Au début de la farce, les rôles habituels sont inversés, et la femme de Jacquinot détient l'autorité. Cette situation est portée au ridicule grâce à de nombreux procédés comiques: la colère du mari qui maudit son mariage, car, fréquemment martyrisé, il doit obéir servilement aux deux femmes, est la source du comique de situation, renforcé par les invectives et les ordres de la femme à son époux. Le comique de caractère est circoncis à la mère, qui a toujours un temps de retard et ne fait que répéter ou surenchérir les injonctions de sa fille. Le comique de geste, puis de farce sont de la partie: la femme menace à plusieurs reprises son mari: "Mettez! ou vous serez frottés", "Je vous battray plus que plastre", puis le gifle ( "Le voyla, qui te puisse ardre !") et lui jette du linge sale et puant ( "Or sentez, maistre quoquart") avant de choir dans le cuvier, comble du rire. Le comique de mot s'ensuit: après les nombreux jurons des deux personnages, Jacquinot se met à chantonner pour narguer sa femme en la traitant de tous les noms, et entonne son refrain "Cela n'est point à mon roulet" .

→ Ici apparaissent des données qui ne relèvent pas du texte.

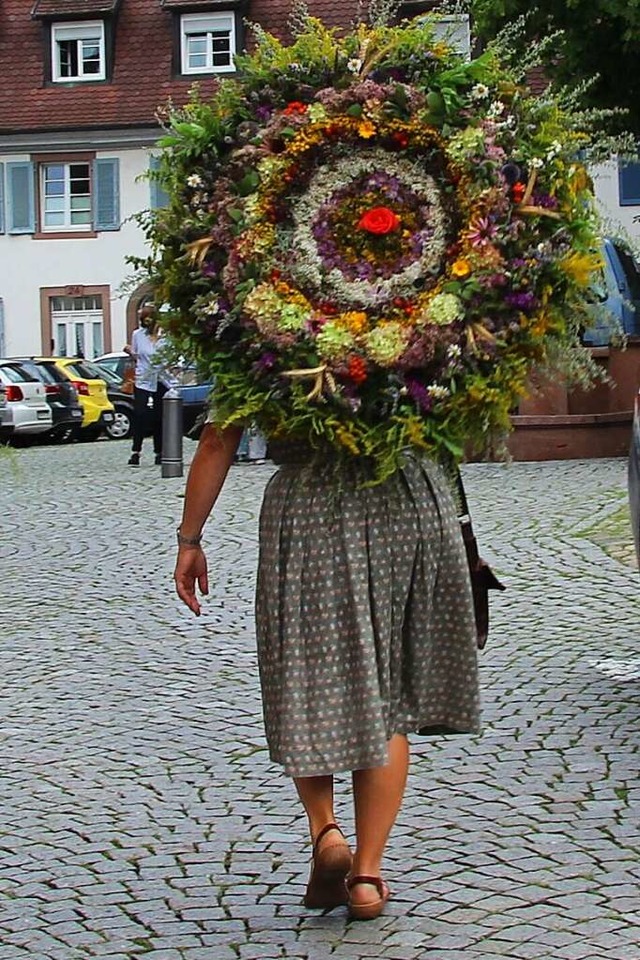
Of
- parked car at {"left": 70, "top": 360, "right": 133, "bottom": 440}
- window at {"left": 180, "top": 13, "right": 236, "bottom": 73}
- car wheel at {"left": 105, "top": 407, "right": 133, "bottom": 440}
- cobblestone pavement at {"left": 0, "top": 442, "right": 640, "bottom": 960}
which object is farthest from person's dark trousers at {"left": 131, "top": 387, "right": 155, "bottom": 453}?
window at {"left": 180, "top": 13, "right": 236, "bottom": 73}

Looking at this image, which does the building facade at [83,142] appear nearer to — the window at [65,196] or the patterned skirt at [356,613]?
the window at [65,196]

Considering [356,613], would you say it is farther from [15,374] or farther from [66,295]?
[66,295]

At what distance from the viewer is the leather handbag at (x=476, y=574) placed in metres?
4.68

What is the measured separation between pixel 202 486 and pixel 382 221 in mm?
785

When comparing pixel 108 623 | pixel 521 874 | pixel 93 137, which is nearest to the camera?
pixel 521 874

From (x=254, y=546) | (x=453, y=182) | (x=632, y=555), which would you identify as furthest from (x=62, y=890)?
(x=254, y=546)

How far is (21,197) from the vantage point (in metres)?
44.1

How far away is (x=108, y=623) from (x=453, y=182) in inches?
208

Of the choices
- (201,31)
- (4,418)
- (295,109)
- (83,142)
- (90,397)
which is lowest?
(4,418)

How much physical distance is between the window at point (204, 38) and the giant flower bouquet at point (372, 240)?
40.8 m

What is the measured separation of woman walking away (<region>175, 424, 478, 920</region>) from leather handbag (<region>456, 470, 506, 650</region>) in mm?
148

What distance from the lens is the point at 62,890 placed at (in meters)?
4.83

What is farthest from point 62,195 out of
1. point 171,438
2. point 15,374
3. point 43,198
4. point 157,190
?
point 157,190

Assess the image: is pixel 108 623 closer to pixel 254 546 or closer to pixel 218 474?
pixel 254 546
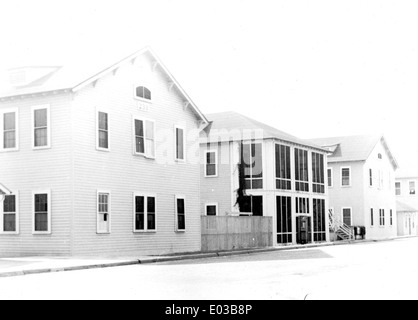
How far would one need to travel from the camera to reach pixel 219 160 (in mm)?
43812

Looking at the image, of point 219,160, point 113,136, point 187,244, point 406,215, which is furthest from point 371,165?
point 113,136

Au terme d'un chantage, Jacquinot recouvre son droit, et les deux femme la raison: la femme s'engage à demeurer servante, "Comme par droict il appartient", et la mère déclare: "Sien mesnaige y a discorde, on ne sçauroit fructifier". Le rire s'atténue pour faire place à la morale de la fin:
"Aussi je veulx certifier
Que le cas est à femme laict
Faire de son maistre son varlet
Tant soit sot ou mal aprins."
RÉSUMÉ
Jacquinot se plaint de son ménage que sa femme et sa belle-mère dirigent impérieusement, et entend bien reconquérir son emprise sur le foyer. Entrent les deux femmes qui soutiennent qu'un bon mari doit obéir à sa femme. Déplorant que sa femme lui "commande trop de negoces", Jacquinot est contré par sa belle-mère qui rétorque qu'il doit prendre un rôlet pour y consigner ses tâches. Jacquinot s'exécute, et inscrit tout ce que lui dicte sa femme. S'opposant à plusieurs articles, il s'incline tout de même, pressé et menacé par les deux femmes. Après une longue dictée, il signe et se promet de ne jamais faire autre chose que ce qui figure sur ledit rôlet.

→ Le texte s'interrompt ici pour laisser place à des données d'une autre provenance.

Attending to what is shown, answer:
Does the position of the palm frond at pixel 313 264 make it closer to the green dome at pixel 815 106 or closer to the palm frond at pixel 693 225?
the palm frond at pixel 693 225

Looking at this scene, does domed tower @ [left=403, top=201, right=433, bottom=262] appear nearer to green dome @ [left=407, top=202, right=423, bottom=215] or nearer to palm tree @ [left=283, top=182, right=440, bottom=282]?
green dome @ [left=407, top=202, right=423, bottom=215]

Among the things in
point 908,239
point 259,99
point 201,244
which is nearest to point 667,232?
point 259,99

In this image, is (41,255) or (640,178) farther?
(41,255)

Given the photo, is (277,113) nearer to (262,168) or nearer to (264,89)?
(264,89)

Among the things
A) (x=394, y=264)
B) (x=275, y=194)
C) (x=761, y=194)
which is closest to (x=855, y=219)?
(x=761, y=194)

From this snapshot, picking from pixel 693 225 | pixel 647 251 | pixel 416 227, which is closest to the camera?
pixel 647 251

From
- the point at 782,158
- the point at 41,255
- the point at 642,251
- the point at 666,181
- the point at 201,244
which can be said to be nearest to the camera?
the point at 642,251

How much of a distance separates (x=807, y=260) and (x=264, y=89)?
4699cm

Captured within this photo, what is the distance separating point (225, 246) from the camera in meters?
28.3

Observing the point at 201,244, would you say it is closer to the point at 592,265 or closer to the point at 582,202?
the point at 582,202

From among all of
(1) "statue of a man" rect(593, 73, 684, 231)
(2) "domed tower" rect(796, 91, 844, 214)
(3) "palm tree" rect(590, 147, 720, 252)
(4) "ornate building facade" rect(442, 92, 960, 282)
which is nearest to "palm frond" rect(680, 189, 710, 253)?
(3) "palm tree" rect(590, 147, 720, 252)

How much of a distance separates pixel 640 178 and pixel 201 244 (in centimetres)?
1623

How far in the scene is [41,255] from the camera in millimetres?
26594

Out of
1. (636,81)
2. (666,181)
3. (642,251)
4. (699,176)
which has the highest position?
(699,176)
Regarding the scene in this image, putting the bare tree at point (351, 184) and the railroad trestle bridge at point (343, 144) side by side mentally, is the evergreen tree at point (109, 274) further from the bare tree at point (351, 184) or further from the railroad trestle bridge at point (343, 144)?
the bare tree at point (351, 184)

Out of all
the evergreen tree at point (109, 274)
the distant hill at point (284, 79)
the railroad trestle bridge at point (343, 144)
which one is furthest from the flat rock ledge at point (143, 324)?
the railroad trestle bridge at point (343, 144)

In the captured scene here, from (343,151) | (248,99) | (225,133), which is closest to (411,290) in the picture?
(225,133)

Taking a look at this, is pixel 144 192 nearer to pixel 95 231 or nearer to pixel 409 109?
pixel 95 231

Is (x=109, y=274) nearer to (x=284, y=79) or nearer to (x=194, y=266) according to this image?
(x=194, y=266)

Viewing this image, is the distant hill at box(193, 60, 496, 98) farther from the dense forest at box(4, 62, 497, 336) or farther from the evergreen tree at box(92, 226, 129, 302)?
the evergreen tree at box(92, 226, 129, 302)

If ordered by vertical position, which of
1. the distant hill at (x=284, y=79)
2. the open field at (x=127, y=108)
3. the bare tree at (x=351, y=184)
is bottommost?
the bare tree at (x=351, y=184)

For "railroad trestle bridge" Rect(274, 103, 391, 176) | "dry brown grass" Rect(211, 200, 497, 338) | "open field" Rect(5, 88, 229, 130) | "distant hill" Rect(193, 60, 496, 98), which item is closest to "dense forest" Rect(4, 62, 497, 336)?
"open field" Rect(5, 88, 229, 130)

Après avoir été giflé et avoir reçu du linge sale à la figure, parce qu'il avait affirmé que laver le linge n'était pas inscrit dans son rôlet et avait rechigné à la besogne, Jacquinot fait tomber sa femme dans le cuvier (grand bac à linge) en tirant brutalement sur un drap. Empêtrée dans ses habits trempés, la femme se lamente désespérément et enjoint son mari de venir à son secours. Et Jacquinot de passer en revue toutes ses instructions et de répondre inlassablement: "Cela n'est point à mon roulet". Tandis que la femme, tentant tous les recours, mêle les supplications aux remontrances, et affecte une mort imminente, Jacquinot reste de marbre, se refuse même à aller chercher quelque valet, ressassant la même rengaine. Entre la mère à qui Jacquinot apprend que tout est "Tresbien, puis que sa femme est morte". Elle appelle en vain son gendre pour secourir sa fille, mais Jacquinot réplique qu'il le fera pas avant qu'on lui promette qu'il sera désormais le maître du logis. Les deux femmes s'empressent de le lui accorder.